---------- Verilen metin

1. HABERLER

  2. ETKİNLİK-EYLEM

  3. ‘Yozlaşma ve İfsada Karşı Teyakkuzda Olmak’
‘Yozlaşma ve İfsada Karşı Teyakkuzda Olmak’

‘Yozlaşma ve İfsada Karşı Teyakkuzda Olmak’

Özgür-Der Amasya temsilciliği tarafından aylık olarak düzenlenen alternatif eğitim seminerlerine, Özgür-Der Genel Sekreteri Musa Üzer’in konuşmacı olarak katıldığı "Yozlaşma ve İfsada Karşı Teyakkuzda Olmak" başlıklı sunumu ile devam edildi.

02 Aralık 2019 Pazartesi 15:03A+A-

Dernek binasında gerçekleştirilen seminerde Musa Üzer’in konuşmasında öne çıkan vurgular:

Müslümanlar Yaşadığı Dünyayı Muhasebe Etmeli!

--------------------

Alıştırmalar -
1 – Aşağıdaki ifadeler seminer haberiyle uyuşuyor mu? Her biri için evet ya da hayır deyin ve karar veren sözleri haberden aynen aktarın.
(a) Seminerler Özgür-Der Amasya temsilciliği tarafından ayda bir düzenleniyor.
(b) Musa Üzer, Özgür-Der'in genel başkanıdır.
(c) Seminer bir üniversite salonunda yapıldı.
2 – Seminer haberini kaldığı yerden sürdürün.

---------- Verilen bilgiler

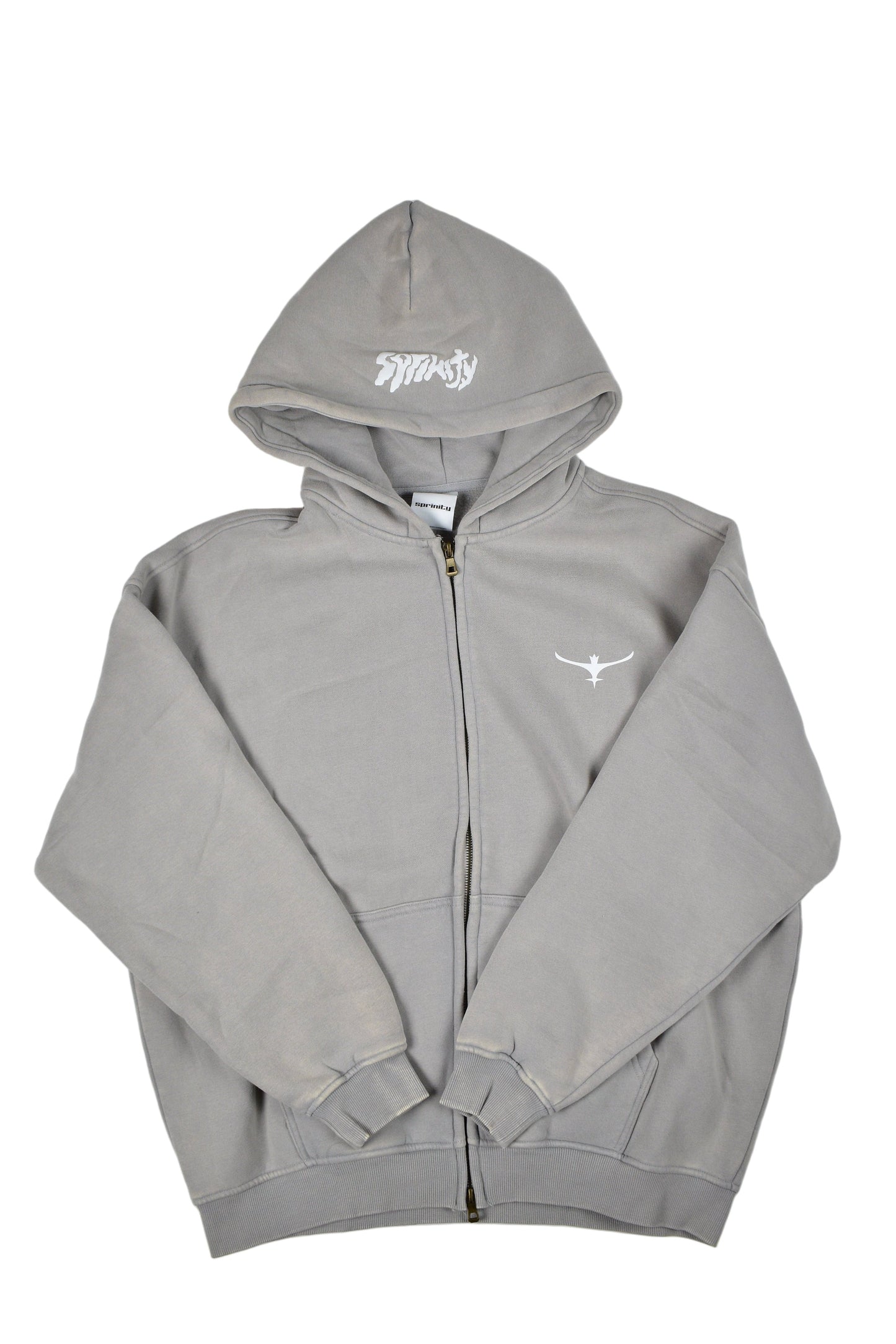washed grey zip-up hoodie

--------------------

Görevlere göre cevaplar -
1 –
(a) Evet: "Özgür-Der Amasya temsilciliği tarafından aylık olarak düzenlenen"
(b) Hayır: "Özgür-Der Genel Sekreteri Musa Üzer"
(c) Hayır: "Dernek binasında gerçekleştirilen seminerde"

2 –
Müslümanların nasıl bir dünyada yaşadığımız, nasıl bir sosyal ortamda olduğumuzun tahlilini sağlıklı bir şekilde yapamadıklarını, yaşadığımız problemlerin yerel, bölgesel ya da küresel olsa da temelde sorunların ana kaynağının aynı olduğu ifade edildi. Dolayısıyla hayatı varoluşsal bir bakış açısıyla sorgulama sorumluluğu olan Müslümanlar olarak kurgulandırılmış, sonradan türetilmiş ve bizlere dayatılmış yaşam biçimlerini sorgulamak; zihinsel olarak bu kirliliklerden arınmak öncelikli yapmamız gereken bir davranıştır.

Müslümanlar varlık âleminin en değerli kişisi olarak ilahi olanı tanımayan, kutsallarımıza düşman olanlar tarafından örgütlendirilmiş küresel sistemi ve onlardan türeyen her türlü ideolojileri sorgulamalıdırlar. Bütün bir varlığın sorumluluğu kendisine emanet edilen, yeryüzünün halifesi olan tüm Müslümanlar bu duyarlılıkta yaşadığı çağı iyi okuyup sorgulamalıdır.

Yozlaşma ve İfsad Bir Sistem Sorunudur!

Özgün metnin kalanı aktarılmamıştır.